Mirizzi syndrome type IV associated with cholecystocolic fistula: a very rare condition--report of a case

Affiliations
Case Reports

Mirizzi syndrome type IV associated with cholecystocolic fistula: a very rare condition--report of a case

George Chatzoulis et al. BMC Surg. .

Abstract

Background: Mirizzi syndrome is a rare complication of prolonged cholelithiasis with presence of large, impacted gallstone into the Hartman's pouch, causing chronic extrinsic compression of common bile duct (CBD). Fistula formation between the CBD and the gallbladder may represent an outcome of that condition. According to Mirizzi's classification and Csendes's subclassification, Mirizzi syndrome type IV represents the most uncommon type (4%). Spontaneous biliary-enteric fistulas have also been rarely reported (1.2-5%) in a large series of cholecystectomies. Cholecystocolic fistula is the most infrequent biliary enteric fistula, causing significant morbidity and representing a diagnostic challenge.

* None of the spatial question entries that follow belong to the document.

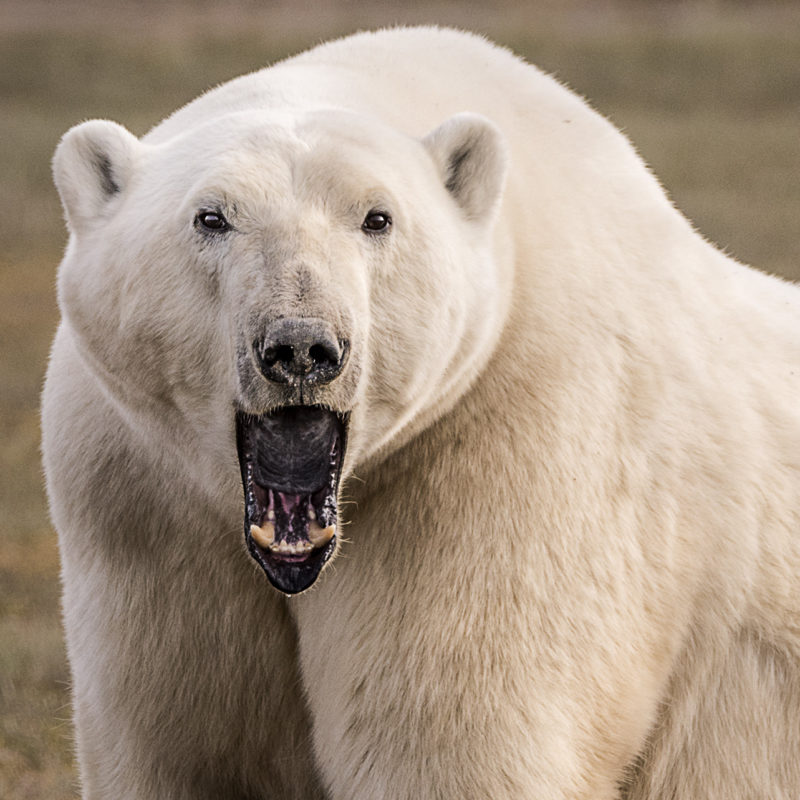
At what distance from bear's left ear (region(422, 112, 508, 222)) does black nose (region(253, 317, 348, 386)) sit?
0.55 m

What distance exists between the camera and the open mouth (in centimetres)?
265

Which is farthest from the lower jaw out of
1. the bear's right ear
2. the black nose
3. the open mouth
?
the bear's right ear

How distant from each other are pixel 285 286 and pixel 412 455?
640 millimetres

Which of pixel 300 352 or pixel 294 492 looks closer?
pixel 300 352

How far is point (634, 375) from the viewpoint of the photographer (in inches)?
123

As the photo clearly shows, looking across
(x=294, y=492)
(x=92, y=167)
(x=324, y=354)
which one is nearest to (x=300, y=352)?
(x=324, y=354)

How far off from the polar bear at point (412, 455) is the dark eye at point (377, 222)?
24mm

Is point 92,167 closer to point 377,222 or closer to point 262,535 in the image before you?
point 377,222

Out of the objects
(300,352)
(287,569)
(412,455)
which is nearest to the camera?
(300,352)

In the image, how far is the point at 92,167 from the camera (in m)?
2.91

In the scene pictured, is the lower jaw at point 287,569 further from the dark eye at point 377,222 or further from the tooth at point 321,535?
the dark eye at point 377,222

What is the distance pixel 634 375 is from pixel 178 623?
112 cm

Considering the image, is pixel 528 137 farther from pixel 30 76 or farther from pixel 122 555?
pixel 30 76

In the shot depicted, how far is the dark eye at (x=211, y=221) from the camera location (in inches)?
105
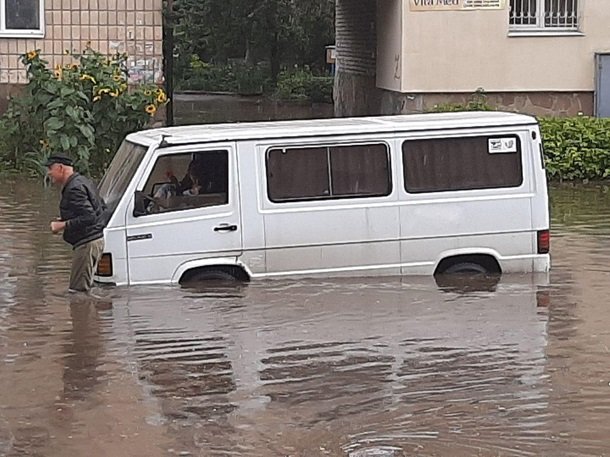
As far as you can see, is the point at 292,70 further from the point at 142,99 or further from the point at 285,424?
the point at 285,424

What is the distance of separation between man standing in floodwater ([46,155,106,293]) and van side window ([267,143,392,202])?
1619 millimetres

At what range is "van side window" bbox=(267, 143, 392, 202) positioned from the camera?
12.0 m

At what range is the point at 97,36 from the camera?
22.8 meters

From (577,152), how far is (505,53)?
330cm

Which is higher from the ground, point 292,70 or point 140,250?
point 292,70

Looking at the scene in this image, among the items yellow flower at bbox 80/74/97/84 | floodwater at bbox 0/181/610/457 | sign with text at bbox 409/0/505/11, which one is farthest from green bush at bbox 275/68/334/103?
floodwater at bbox 0/181/610/457

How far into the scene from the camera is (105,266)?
11.8 meters

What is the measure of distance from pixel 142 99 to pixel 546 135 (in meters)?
6.76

Case presentation: We describe a very rare, to our knowledge, combination of Mirizzi syndrome type IV and cholecystocolic fistula. A 52 year old male, presented to our clinic complaining of episodic diarrhea (monthly episodes lasting 16 days), high temperature (38 degrees C-39 degrees C), right upper quadrant pain without jaundice. The definitive diagnosis was made intraoperatively. Magnetic Resonance Imaging (MRI) and Endoscopic Retrograde Cholangiopancreatography (ERCP) demonstrated the presence of Mirizzi syndrome with cholecystocolic fistula formation. The patient was operated upon, and cholecystectomy, cholecystocolic fistula excision and Roux-en-Y biliary-enteric anastomosis were undertaken with excellent post-operative course.

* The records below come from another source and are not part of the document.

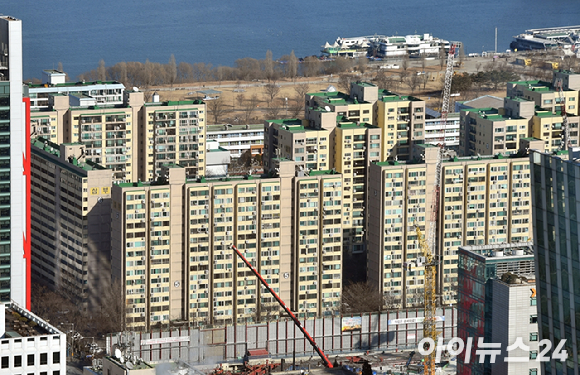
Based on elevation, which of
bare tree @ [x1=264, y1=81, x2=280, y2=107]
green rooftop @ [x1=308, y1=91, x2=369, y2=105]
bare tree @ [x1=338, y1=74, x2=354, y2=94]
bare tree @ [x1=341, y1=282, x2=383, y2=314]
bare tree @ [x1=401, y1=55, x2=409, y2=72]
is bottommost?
bare tree @ [x1=341, y1=282, x2=383, y2=314]

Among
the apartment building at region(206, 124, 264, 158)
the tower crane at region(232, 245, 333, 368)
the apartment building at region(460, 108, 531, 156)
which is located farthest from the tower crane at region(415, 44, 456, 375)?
the apartment building at region(206, 124, 264, 158)

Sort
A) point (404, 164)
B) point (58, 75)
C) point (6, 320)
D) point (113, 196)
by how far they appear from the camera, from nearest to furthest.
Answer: point (6, 320), point (113, 196), point (404, 164), point (58, 75)

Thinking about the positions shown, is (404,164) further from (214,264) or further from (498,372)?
(498,372)

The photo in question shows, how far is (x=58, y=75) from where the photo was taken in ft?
303

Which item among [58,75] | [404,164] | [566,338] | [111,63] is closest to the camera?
[566,338]

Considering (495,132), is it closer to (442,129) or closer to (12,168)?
(442,129)

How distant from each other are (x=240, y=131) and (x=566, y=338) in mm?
57837

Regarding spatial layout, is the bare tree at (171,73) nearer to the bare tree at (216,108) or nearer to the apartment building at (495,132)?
the bare tree at (216,108)

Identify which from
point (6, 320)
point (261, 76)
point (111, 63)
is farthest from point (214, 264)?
point (111, 63)

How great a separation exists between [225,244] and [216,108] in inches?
1814

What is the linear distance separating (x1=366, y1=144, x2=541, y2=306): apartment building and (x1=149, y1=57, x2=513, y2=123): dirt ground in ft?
130

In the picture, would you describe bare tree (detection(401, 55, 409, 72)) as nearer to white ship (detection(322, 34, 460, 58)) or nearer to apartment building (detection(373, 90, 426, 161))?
white ship (detection(322, 34, 460, 58))

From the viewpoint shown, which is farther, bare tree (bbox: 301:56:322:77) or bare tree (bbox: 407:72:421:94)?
bare tree (bbox: 301:56:322:77)

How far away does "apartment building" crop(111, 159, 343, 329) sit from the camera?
63906 mm
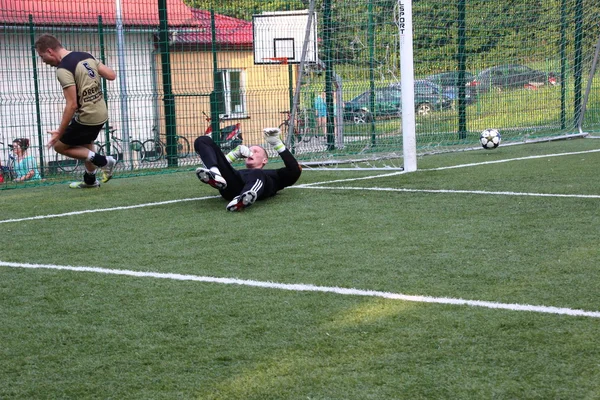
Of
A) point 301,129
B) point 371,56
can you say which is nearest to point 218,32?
point 301,129

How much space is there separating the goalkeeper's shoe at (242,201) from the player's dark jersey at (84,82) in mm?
2865

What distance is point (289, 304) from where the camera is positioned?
14.8ft

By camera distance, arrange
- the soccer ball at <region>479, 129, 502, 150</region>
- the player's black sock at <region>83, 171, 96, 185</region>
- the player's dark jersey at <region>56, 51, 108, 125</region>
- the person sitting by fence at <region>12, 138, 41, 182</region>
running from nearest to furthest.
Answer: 1. the player's dark jersey at <region>56, 51, 108, 125</region>
2. the player's black sock at <region>83, 171, 96, 185</region>
3. the person sitting by fence at <region>12, 138, 41, 182</region>
4. the soccer ball at <region>479, 129, 502, 150</region>

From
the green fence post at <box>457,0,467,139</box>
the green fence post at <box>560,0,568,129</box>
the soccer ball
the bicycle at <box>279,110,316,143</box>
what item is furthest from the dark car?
the bicycle at <box>279,110,316,143</box>

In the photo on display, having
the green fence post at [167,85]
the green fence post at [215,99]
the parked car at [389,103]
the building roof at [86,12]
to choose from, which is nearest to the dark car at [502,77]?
the parked car at [389,103]

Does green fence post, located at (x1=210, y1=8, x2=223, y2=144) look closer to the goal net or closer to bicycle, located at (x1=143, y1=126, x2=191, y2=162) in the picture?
bicycle, located at (x1=143, y1=126, x2=191, y2=162)

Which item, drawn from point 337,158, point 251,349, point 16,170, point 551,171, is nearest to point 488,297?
point 251,349

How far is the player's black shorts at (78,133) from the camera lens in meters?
9.63

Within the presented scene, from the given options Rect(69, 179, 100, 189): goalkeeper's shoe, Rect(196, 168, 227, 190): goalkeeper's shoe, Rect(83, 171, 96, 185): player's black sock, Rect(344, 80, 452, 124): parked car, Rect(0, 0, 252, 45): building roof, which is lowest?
Rect(69, 179, 100, 189): goalkeeper's shoe

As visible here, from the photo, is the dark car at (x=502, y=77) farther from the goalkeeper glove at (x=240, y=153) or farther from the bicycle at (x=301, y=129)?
the goalkeeper glove at (x=240, y=153)

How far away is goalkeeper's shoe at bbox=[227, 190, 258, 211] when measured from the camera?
7523 mm

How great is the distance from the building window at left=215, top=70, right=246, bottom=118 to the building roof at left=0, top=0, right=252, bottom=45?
0.58 meters

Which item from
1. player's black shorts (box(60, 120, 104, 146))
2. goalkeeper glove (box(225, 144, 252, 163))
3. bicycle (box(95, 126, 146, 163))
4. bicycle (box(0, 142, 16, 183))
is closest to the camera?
goalkeeper glove (box(225, 144, 252, 163))

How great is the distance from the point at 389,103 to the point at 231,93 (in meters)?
3.72
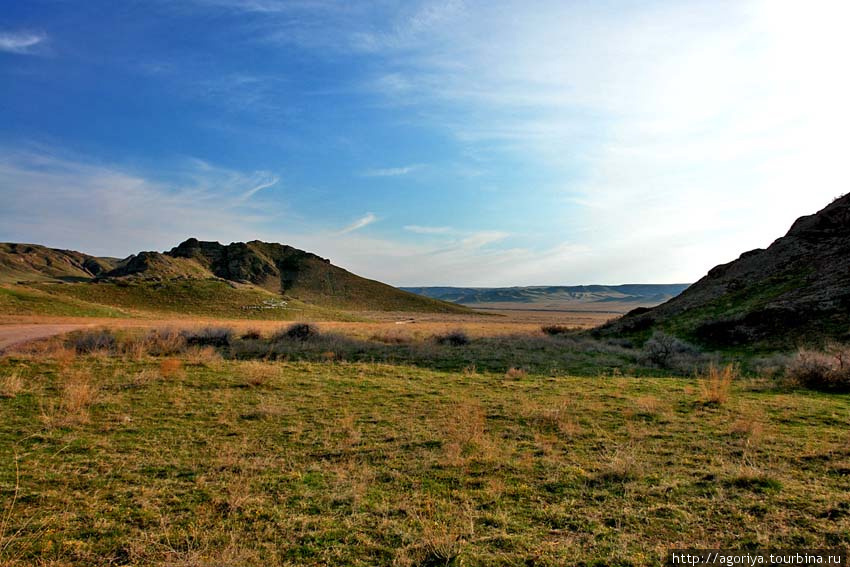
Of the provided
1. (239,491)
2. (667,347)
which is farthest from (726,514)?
(667,347)

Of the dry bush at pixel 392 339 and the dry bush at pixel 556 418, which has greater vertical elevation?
the dry bush at pixel 556 418

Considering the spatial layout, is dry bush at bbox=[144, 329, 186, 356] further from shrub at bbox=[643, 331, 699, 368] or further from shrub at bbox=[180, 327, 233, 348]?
shrub at bbox=[643, 331, 699, 368]

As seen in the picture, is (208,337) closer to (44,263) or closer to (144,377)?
(144,377)

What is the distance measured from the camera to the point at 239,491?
504 cm

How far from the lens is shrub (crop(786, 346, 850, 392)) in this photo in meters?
11.9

Conclusion: Appropriate biliary tree imaging with ERCP and MRI/MRCP is essential for the diagnosis of Mirizzi syndrome and its complications. Cholecystectomy, fistula excision and biliary-enteric anastomosis with Roux-en-Y loop appears to be the most appropriate surgical intervention in order to avoid damage to Calot's triangle anatomic elements. Particularly in our case, ERCP was a valuable diagnostic tool that Mirizzi syndrome type IV and cholecystocolic fistula.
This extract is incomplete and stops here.